Finally. Most Utahns are preparing to leave the city.
More than 2 in 3 plan to travel in the near future, and most will head beyond the borders of the hive state, according to a new Deseret News / Hinckley Institute of Politics poll.
The results come as Utah adds more than 1.4 million doses of adult arms vaccine across the state.
They are an indicator that people are becoming more optimistic about the end of the pandemic, said Scott Rasmussen, the independent pollster who conducted the survey of 1,000 registered voters in Utah in the last week of March. The survey has a margin of error of about 3.1 percentage points.
“The general message here is that people are fed up with the pandemic,” Rasmussen told Deseret News. “They see the end is in sight.”
Those traveling through the interior of the state can finally go visit a loved one, Rasmussen noted, and plan more to leave Utah by car than by plane.
“So it’s not like everyone is leaving the airport,” he said.
However, he noted, the data collected by the Transportation Security Administration points to rising travel rates.
More than 1.5 million people went to airport security checks on Thursday. The figure is still well below the more than 2 million that were broadcast daily in 2019, but much higher than when the pandemic first took over the country.
On April 1, 2020, the TSA examined only 124,021 passengers.
Sarah Franklin is one of those planning to leave Salt Lake City International Airport later this month. He will travel to the Dominican Republic to help build a family home in the nation where many of those who were already scratching to pass have lost their jobs in the tourism-dominated economy.
Franklin, a research scientist at the University of Utah, is also the founder of the nonprofit Hope Humanitarian. In March 2020, the group’s trip to Colombia, where she and other people coordinated medical care for refugees, dwindled amid global outbreaks of COVID-19. After more than a year, the next trip will allow her and other people to help people with the same vulnerability again in person.
Traffic congestion is seen looking north on I-15 from North 400 overpass to Bountiful on April 21, 2005. Ravell Call, Deseret News
“It was hard for us not to be on the ground, but we continued to fund projects with our partner organizations,” Franklin said.
And plan to take precautions to help volunteers stay safe, as well as anyone they interact with. Masks are essential and your group plans to test COVID-19 both before and before your return.
“I think it’s very important to travel responsibly,” Franklin said.
The Deseret News / Hinckley Institute of Politics survey found that more women say no to traveling: 22%, compared to 16% of men. He was asked if a person plans to travel in the near future, but did not specify a specific time period.
The Centers for Disease Control and Prevention on Friday withdrew some guidelines for travelers if they are completely vaccinated.
Leaving the city is not risky for them, as long as they take precautions such as wearing a mask, but the CDC still recommends that potential tourists stay home as the number of cases rises nationwide and worldwide. .
For those with international travel plans, they will not have to take a test before boarding the plane, unless the country they are visiting requires one. Nor will they have to quarantine once they are home.
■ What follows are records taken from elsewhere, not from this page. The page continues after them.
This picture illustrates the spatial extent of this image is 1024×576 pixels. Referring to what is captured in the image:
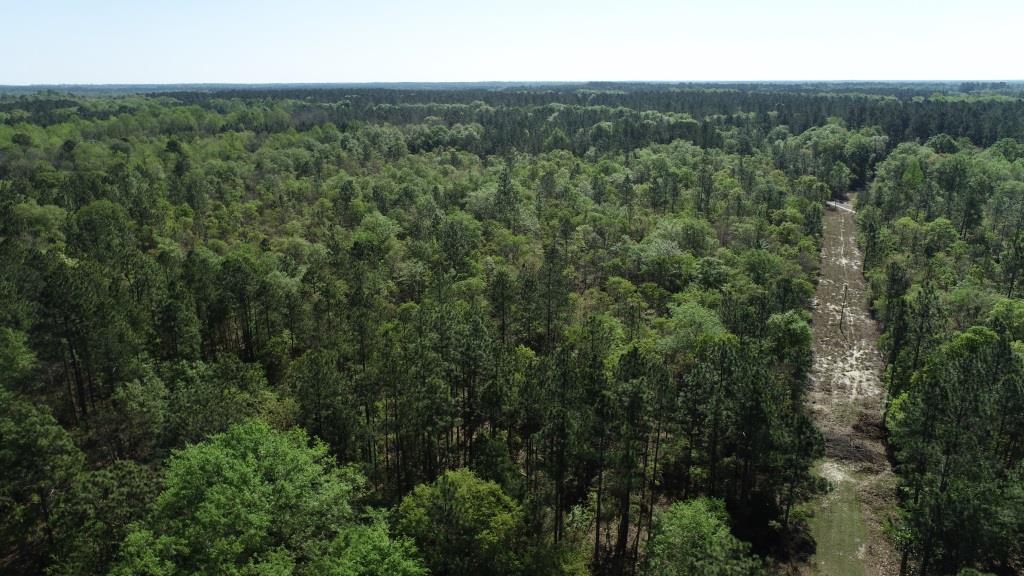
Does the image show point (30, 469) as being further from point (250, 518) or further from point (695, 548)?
point (695, 548)

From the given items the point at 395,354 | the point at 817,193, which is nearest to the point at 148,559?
the point at 395,354

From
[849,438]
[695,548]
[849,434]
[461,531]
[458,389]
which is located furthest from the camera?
[849,434]

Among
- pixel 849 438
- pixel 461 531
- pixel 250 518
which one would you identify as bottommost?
pixel 849 438

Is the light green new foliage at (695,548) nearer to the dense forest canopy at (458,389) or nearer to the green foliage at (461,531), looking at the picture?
the dense forest canopy at (458,389)

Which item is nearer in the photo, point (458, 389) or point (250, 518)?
point (250, 518)

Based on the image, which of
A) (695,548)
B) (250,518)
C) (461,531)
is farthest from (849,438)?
(250,518)

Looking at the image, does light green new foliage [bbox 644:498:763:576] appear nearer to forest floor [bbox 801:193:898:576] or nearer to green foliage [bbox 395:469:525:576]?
green foliage [bbox 395:469:525:576]

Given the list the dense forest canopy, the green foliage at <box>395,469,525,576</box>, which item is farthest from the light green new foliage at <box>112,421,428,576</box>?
the green foliage at <box>395,469,525,576</box>
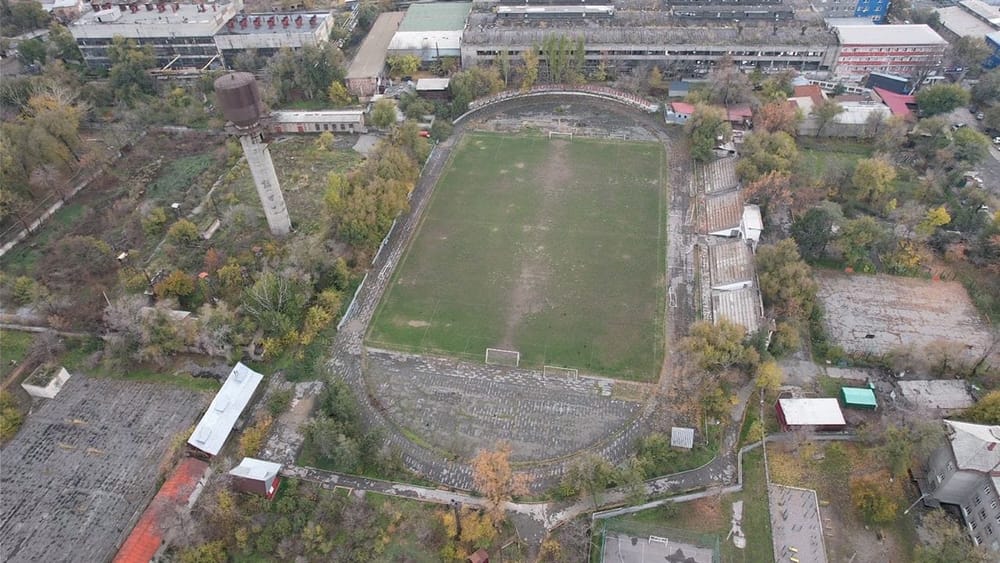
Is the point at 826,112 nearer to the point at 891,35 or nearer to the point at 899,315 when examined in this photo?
the point at 891,35

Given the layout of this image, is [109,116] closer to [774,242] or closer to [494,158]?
[494,158]

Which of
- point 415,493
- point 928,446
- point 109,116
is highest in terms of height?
point 109,116

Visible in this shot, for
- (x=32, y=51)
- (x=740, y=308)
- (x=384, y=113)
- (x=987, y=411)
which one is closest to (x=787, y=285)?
(x=740, y=308)

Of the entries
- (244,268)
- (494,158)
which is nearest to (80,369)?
(244,268)

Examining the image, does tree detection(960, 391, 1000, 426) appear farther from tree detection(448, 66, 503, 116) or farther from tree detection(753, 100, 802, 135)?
tree detection(448, 66, 503, 116)

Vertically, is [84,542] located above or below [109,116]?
below

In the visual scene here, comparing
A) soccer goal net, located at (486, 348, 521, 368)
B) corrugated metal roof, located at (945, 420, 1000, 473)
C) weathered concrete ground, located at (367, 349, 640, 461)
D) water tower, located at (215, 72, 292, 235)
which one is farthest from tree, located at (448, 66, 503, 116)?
corrugated metal roof, located at (945, 420, 1000, 473)

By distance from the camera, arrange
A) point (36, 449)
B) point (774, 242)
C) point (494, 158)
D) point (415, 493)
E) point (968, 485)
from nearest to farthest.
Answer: point (968, 485) → point (415, 493) → point (36, 449) → point (774, 242) → point (494, 158)
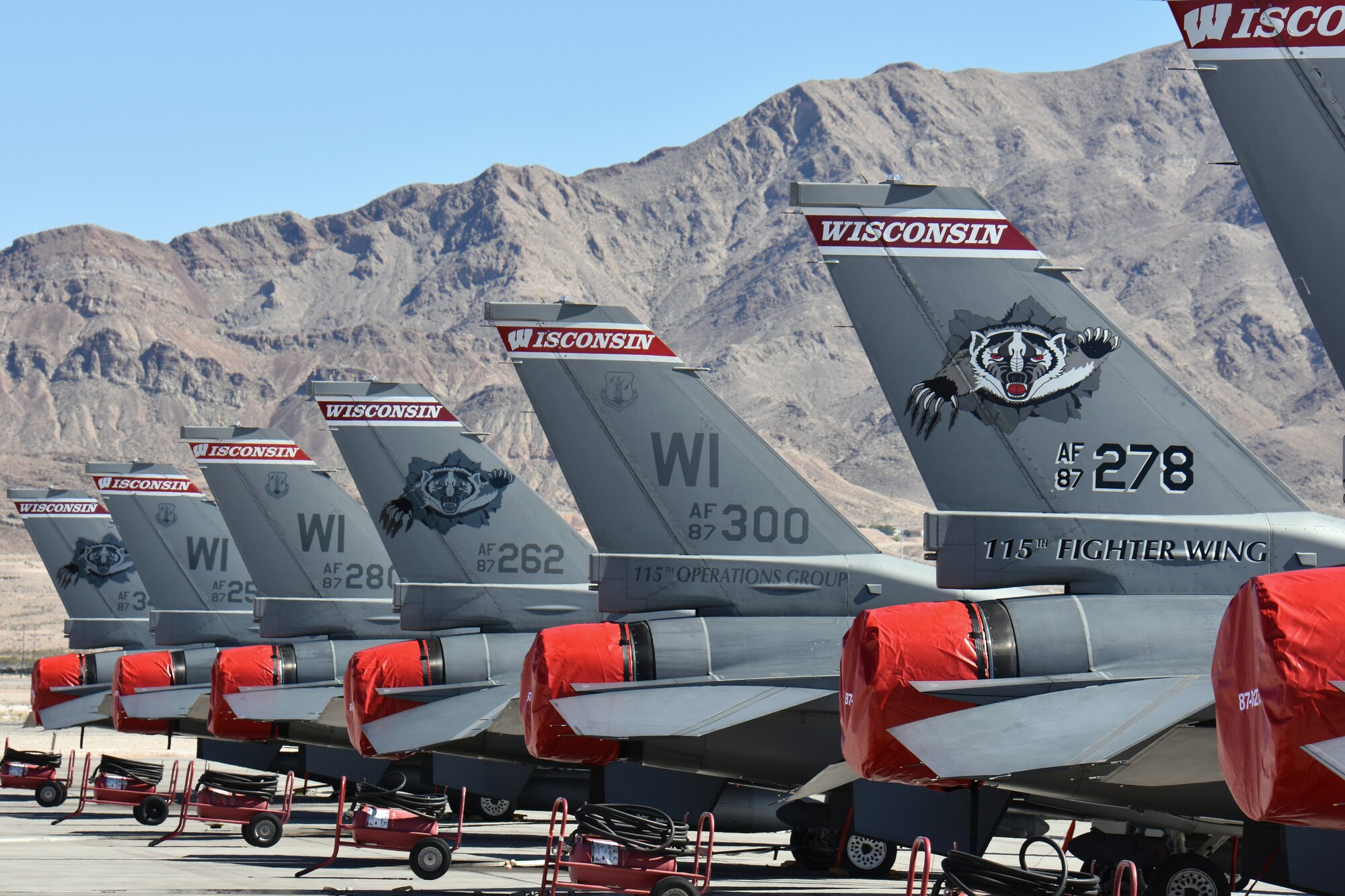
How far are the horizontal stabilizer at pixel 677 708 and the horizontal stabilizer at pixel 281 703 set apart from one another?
7.69 metres

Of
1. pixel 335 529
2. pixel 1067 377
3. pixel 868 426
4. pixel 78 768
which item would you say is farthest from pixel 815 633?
pixel 868 426

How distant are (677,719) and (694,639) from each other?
4.16ft

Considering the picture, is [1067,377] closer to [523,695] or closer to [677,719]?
[677,719]

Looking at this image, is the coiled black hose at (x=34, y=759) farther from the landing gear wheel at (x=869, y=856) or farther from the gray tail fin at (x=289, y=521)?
the landing gear wheel at (x=869, y=856)

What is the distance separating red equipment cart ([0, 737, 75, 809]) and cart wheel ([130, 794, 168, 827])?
382cm

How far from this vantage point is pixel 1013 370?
1252 cm

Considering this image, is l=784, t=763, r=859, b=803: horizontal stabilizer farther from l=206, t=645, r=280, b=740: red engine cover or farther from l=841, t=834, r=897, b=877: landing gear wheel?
l=206, t=645, r=280, b=740: red engine cover

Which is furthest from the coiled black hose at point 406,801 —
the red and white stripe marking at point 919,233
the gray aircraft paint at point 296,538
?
the red and white stripe marking at point 919,233

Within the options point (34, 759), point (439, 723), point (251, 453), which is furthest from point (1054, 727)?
point (34, 759)

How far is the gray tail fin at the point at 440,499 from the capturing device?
66.2 ft

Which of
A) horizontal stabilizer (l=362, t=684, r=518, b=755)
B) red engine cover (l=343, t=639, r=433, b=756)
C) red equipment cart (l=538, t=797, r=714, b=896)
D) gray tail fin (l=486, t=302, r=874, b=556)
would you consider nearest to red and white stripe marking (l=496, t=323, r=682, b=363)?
gray tail fin (l=486, t=302, r=874, b=556)

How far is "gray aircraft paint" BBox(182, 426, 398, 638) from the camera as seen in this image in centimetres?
2381

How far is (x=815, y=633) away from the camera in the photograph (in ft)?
50.1

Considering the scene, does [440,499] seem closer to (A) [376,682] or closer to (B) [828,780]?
(A) [376,682]
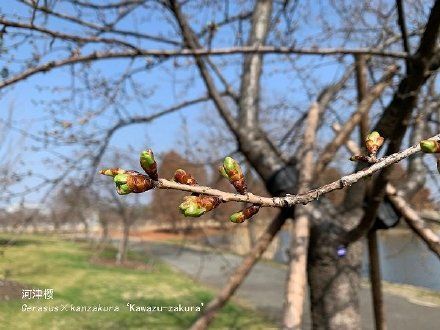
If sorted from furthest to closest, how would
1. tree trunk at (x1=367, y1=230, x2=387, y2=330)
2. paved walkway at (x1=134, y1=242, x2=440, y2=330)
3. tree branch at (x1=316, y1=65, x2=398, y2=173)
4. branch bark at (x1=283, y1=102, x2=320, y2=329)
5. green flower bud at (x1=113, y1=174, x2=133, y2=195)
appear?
paved walkway at (x1=134, y1=242, x2=440, y2=330) → tree trunk at (x1=367, y1=230, x2=387, y2=330) → tree branch at (x1=316, y1=65, x2=398, y2=173) → branch bark at (x1=283, y1=102, x2=320, y2=329) → green flower bud at (x1=113, y1=174, x2=133, y2=195)

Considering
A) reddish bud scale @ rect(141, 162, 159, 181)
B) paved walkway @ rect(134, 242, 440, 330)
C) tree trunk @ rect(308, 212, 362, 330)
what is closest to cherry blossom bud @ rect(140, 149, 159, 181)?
reddish bud scale @ rect(141, 162, 159, 181)

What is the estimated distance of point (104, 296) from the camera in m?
10.8

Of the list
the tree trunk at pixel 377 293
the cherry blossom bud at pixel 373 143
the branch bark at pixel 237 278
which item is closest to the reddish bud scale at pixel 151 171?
the cherry blossom bud at pixel 373 143

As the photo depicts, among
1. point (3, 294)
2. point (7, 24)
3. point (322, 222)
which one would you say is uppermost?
point (7, 24)

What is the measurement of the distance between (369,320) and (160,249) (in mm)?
17581

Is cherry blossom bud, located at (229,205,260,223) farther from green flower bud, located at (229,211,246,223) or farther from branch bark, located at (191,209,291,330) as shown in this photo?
branch bark, located at (191,209,291,330)

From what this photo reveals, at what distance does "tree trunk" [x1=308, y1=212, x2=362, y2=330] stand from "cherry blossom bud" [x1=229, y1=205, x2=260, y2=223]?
10.1ft

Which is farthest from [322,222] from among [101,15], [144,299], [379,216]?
[144,299]

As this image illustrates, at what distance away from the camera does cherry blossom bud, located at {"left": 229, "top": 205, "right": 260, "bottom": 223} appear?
0.78 metres

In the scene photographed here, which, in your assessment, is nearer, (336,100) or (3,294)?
(336,100)

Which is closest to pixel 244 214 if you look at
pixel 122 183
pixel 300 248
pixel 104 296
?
pixel 122 183

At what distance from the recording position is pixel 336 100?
15.4ft

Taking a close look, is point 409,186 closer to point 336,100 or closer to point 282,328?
point 336,100

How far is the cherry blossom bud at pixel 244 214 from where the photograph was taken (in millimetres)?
781
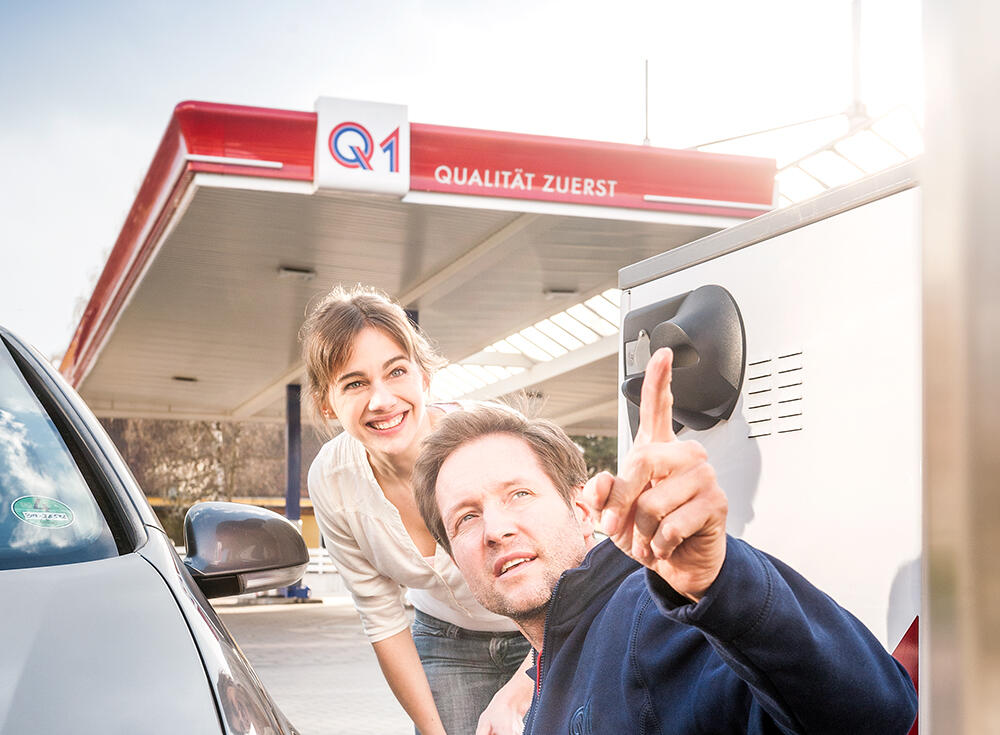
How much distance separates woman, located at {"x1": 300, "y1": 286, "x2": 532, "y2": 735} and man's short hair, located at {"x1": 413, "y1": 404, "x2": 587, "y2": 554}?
0.29 meters

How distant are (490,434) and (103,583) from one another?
4.15 ft

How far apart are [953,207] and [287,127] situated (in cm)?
786

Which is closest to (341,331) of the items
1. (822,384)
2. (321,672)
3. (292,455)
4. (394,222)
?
(822,384)

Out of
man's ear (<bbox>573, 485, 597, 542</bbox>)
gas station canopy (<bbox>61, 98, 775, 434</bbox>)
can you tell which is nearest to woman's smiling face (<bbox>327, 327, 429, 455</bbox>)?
man's ear (<bbox>573, 485, 597, 542</bbox>)

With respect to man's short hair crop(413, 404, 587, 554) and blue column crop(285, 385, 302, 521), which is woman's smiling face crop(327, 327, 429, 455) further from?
blue column crop(285, 385, 302, 521)

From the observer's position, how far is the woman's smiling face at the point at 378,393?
9.47 feet

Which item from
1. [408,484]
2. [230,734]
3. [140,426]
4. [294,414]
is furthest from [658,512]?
[140,426]

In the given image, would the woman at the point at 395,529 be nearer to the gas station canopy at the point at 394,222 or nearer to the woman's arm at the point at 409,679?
the woman's arm at the point at 409,679

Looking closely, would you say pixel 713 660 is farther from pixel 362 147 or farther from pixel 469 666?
pixel 362 147

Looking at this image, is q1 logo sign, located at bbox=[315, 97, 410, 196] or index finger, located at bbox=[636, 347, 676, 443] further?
q1 logo sign, located at bbox=[315, 97, 410, 196]

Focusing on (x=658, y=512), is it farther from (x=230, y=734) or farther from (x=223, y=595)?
(x=223, y=595)

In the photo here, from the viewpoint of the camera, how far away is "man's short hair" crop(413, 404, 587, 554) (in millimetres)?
2521

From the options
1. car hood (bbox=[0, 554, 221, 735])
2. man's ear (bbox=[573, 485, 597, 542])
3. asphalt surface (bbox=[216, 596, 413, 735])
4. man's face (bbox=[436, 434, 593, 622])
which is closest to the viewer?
car hood (bbox=[0, 554, 221, 735])

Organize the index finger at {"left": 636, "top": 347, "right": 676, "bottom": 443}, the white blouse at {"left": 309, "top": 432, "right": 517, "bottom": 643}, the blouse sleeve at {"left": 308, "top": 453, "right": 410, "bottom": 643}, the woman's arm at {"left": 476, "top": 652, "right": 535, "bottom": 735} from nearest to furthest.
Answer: the index finger at {"left": 636, "top": 347, "right": 676, "bottom": 443} < the woman's arm at {"left": 476, "top": 652, "right": 535, "bottom": 735} < the white blouse at {"left": 309, "top": 432, "right": 517, "bottom": 643} < the blouse sleeve at {"left": 308, "top": 453, "right": 410, "bottom": 643}
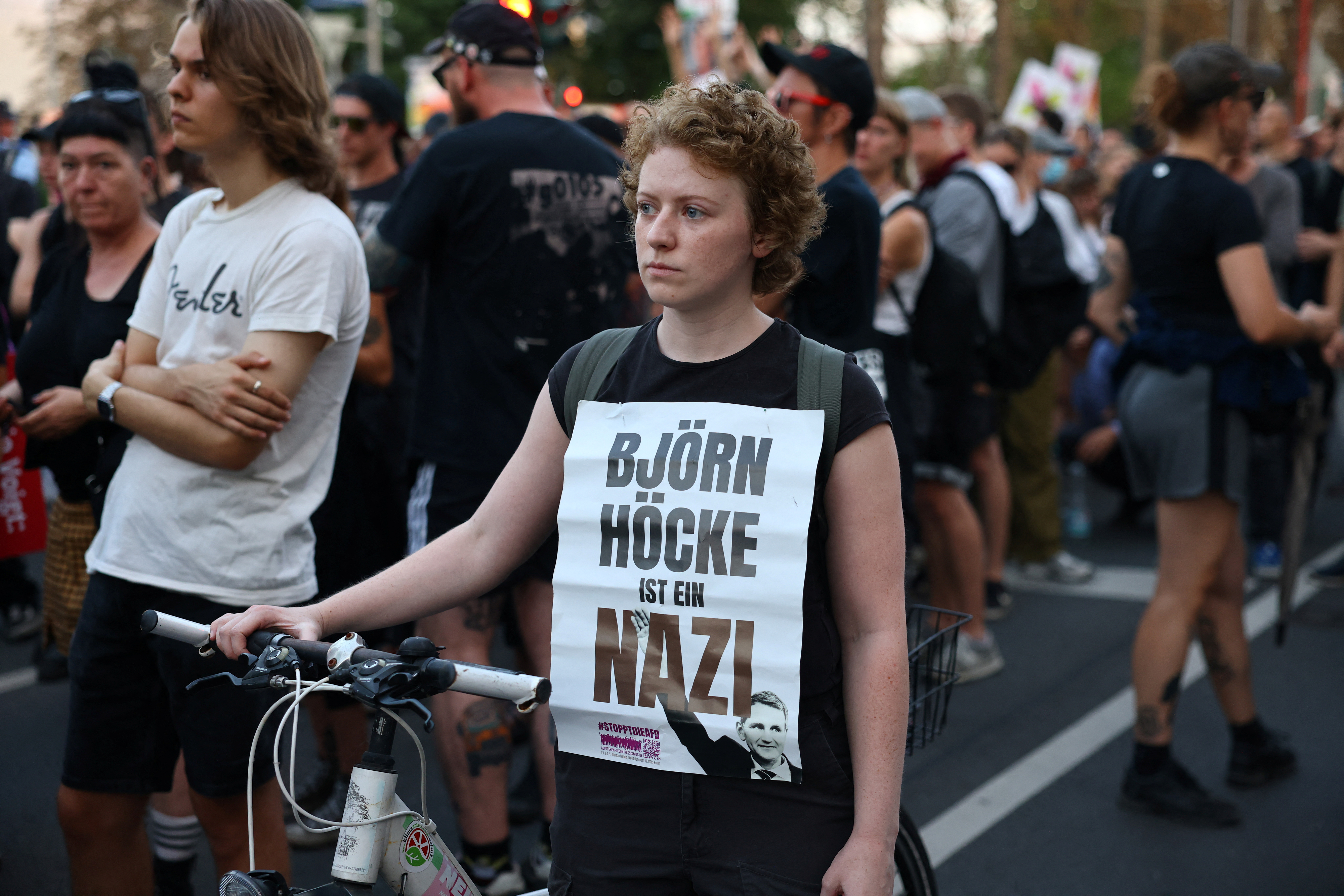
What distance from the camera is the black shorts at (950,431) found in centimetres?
552

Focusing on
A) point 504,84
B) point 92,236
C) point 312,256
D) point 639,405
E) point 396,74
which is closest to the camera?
point 639,405

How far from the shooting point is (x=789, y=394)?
1.85m

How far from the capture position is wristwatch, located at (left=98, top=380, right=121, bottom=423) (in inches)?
106

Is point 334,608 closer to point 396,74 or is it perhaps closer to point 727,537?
point 727,537

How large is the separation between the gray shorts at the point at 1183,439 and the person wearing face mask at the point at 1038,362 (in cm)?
238

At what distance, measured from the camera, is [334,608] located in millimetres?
1938

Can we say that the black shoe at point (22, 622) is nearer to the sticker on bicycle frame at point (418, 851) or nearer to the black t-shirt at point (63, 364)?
the black t-shirt at point (63, 364)

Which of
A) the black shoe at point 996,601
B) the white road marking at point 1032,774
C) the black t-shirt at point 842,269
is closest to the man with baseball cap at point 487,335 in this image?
the black t-shirt at point 842,269

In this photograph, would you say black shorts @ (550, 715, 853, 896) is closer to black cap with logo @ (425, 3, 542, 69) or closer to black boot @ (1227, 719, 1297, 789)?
black cap with logo @ (425, 3, 542, 69)

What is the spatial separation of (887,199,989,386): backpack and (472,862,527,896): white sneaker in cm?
245

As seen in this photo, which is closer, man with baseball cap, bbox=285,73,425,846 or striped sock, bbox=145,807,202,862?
striped sock, bbox=145,807,202,862

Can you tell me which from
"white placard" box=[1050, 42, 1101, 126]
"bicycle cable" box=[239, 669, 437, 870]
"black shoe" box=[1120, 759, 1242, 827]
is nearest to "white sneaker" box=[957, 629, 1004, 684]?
"black shoe" box=[1120, 759, 1242, 827]

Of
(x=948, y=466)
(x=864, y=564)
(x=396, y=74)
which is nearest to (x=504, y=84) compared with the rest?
(x=864, y=564)

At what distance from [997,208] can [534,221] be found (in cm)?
305
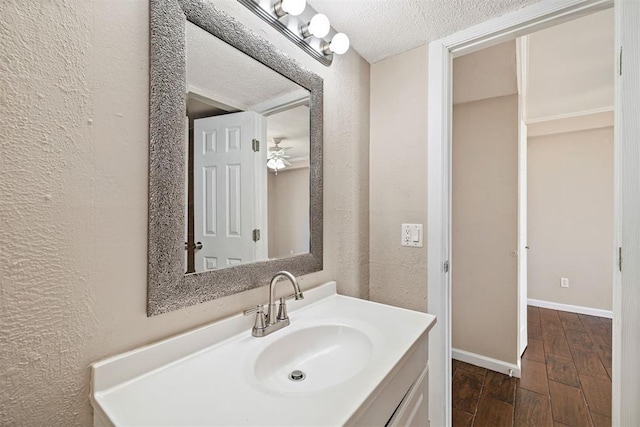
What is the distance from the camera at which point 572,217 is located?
3516 millimetres

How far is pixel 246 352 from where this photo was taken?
0.84 m

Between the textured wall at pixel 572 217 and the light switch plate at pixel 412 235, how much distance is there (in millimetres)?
3186

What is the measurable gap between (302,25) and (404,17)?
0.46m

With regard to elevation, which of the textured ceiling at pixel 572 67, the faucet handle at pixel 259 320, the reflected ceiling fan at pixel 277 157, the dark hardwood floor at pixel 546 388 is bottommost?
the dark hardwood floor at pixel 546 388

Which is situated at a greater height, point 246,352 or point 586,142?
point 586,142

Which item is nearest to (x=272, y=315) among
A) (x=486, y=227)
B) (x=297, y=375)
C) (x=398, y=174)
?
(x=297, y=375)

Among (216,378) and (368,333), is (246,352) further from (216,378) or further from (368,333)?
(368,333)

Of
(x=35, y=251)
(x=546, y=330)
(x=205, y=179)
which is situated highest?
(x=205, y=179)

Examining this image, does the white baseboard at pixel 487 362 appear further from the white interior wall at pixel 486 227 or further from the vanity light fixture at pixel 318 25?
the vanity light fixture at pixel 318 25

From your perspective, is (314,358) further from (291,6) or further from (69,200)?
(291,6)

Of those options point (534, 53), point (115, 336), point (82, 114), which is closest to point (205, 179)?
point (82, 114)

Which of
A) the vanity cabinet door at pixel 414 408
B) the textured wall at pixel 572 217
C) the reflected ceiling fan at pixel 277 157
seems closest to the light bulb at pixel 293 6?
the reflected ceiling fan at pixel 277 157

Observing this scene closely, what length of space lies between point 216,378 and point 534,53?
2833mm

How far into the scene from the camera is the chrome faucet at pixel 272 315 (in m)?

Dr. Eddie Stenehje, with Intermountain Healthcare, urged Utahns at a press conference Friday to make sure they are fully vaccinated before boarding a plane. He also recommended that they take shots even if they visit different places in the state, such as the red rock views of Utah National Parks.
“The last thing you want to do is go down with COVID-19 on your vacation,” he said. “You just have to think of this as travel insurance.”
Stenehje noted that most airlines no longer keep a central row empty. With the exception of Delta, there are now many carriers flying with full planes. And the middle seats of Delta flights will be refilled from May 1st.
Salt Lake travel agent Amy Cunningham said she receives calls from travelers in two categories. The first group celebrates the vaccine and is now ready to venture out of state.
The other group has no plans to get the vaccine, or is waiting to do so, and is looking for destinations that do not require inoculation of visitors or that have few rules. Many of the second group have booked trips to destinations in Mexico.
“They’re seeing places where they can go with little or no restrictions,” he said.
Cunningham said she hopes it will be a while before she and other travel agents return to normal. But an increase in traffic over the past few weeks has helped propel the business a little closer to a typical spring.
“We are excited about the resuscitation of the industry,” Cunningham said. “We’re excited that people want to go there.”